If you are starting your university journey, there will be many distractions. You would feel like buying everything you encounter. But it would hurt your financial bottom line; savings. If necessary, use a debit card for all your everyday needs.

It is better than buying things on credit. The interest rates are competitive on credit cards. Undoubtedly credit cards are significant in terms of lucrative rewards and offer it comes with them, but they can lead to mounting debt. Keep credit cards for essentials/emergencies only.

Cash is the best way to finance your needs. It would help you track your finances better and prevent overspending.

4)     Benefit from student travel discounts

You should not consider buying a car or another vehicle to commute to the university. Many universities provide pick-and-drop facilities. But you can surely benefit from student travel discounts.

Students taking a mode of transport to travel to and fro, the vehicle company may help you by providing a discount. You can save around €251/year on transport by doing so. It is indeed an achievement as a student.

Or if you know to drive and it is your passion, check whether you can get a car to drive on rent. You can even share it. It would help you split up petrol and maintenance costs. Apart from that rail card is one of the best options to save on transport.
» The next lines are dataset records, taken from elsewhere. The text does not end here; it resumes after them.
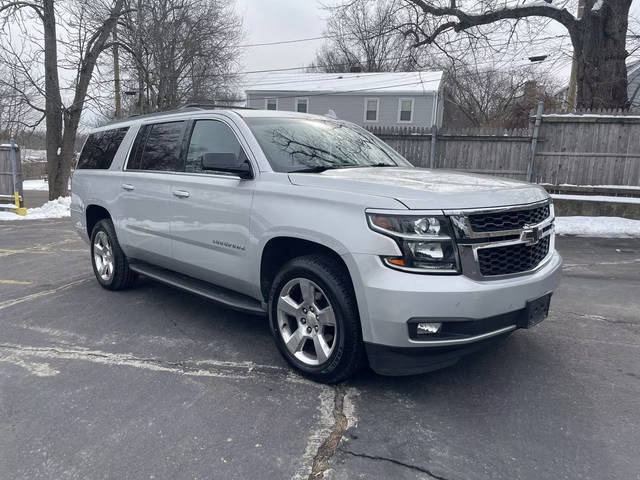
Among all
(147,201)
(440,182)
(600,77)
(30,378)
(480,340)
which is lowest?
(30,378)

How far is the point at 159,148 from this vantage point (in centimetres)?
486

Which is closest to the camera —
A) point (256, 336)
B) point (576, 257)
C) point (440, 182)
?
point (440, 182)

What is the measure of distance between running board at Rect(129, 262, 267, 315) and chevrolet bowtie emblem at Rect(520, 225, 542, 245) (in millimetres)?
1925

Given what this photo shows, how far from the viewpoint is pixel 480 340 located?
2912mm

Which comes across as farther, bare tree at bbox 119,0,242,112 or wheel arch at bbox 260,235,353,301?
bare tree at bbox 119,0,242,112

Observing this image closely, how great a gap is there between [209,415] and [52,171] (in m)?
16.5

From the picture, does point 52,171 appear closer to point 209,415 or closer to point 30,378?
point 30,378

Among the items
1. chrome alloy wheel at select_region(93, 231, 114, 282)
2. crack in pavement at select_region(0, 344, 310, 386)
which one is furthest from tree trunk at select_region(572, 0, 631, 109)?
crack in pavement at select_region(0, 344, 310, 386)

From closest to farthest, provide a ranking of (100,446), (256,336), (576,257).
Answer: (100,446) < (256,336) < (576,257)

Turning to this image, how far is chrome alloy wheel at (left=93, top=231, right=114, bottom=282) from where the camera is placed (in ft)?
18.5

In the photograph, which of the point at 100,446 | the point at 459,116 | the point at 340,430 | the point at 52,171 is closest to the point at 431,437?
the point at 340,430

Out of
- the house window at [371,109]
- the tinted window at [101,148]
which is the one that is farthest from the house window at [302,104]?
the tinted window at [101,148]

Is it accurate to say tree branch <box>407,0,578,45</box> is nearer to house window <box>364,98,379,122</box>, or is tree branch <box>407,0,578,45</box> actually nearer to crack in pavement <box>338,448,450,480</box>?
house window <box>364,98,379,122</box>

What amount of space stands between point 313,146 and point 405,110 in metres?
25.4
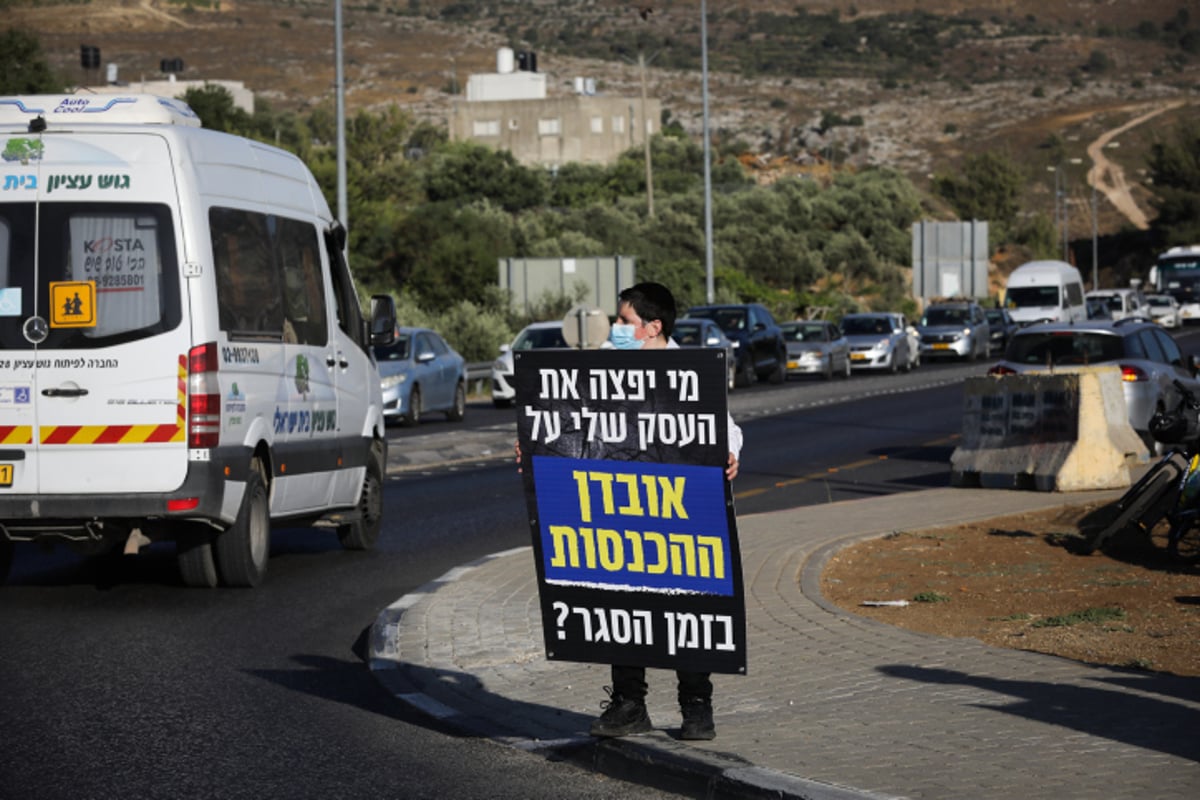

5)     Avoid disclosing financial details

Students often get a little casual with finances in their initial university days. It is natural to be excited, but safeguarding your finances is also important.

Here are some important tips you must be careful about while dealing with credentials.

  • Avoid giving details about your account number or Social Security unless you know the purpose.
  • Never save the account details on paper. Thieves could get or decode it easily. If you want to, keep it at the hard-to-reach-out place.
  • Avoid keeping bills in your mailbox
  • Avoid entering credentials on the website unless you know that the website is secure.
  • Review your credit cards for unauthorised transactions. If you find any, report it to the authority immediately.

These are some tips regarding credentials that you must be wary about. Always set hard-to-crack passwords to protect your details from cyber fraud.

6)     Be careful during the scholarship application

 A student’s life is hard in every way, but the trickiest is managing finances. If you seek a little flexibility on the budget, check scholarships for which you may qualify. These are excellent ways to finance your needs without falling on finances or asking for help from roommates.

However, while applying for scholarships, be careful about the following points:

  • Never pay a fee for scholarship registration
  • Do not fall for a guarantor or person claiming to know everything
  • Identify the eligibility criteria before applying. Else, you may lose up wasting your time filling out the form.

While scholarships may help you meet the essential requirement, you must save half of it as an emergency fund. It would help you meet challenging financial circumstances.

However, never tap it for less critical purposes.

On the other hand, facilities like quick cash loans in Ireland help you counter time-sensitive needs like- medical emergencies or urgent educational trip booking. It would help you avoid touching savings or emergency funds for help. You can get instant cash help if you tap these loans urgently. As a fresher, you must be on top of finances and borrow only a small amount to pay comfortably by the deadline.

Bottom line

Student life is exciting but, at the same time, challengingThese financial management tips for freshers are the best to counter urgent and short-term goals without falling on finances. Prioritise your expenses and then finance them. The lower you keep your spending, the higher your savings will be.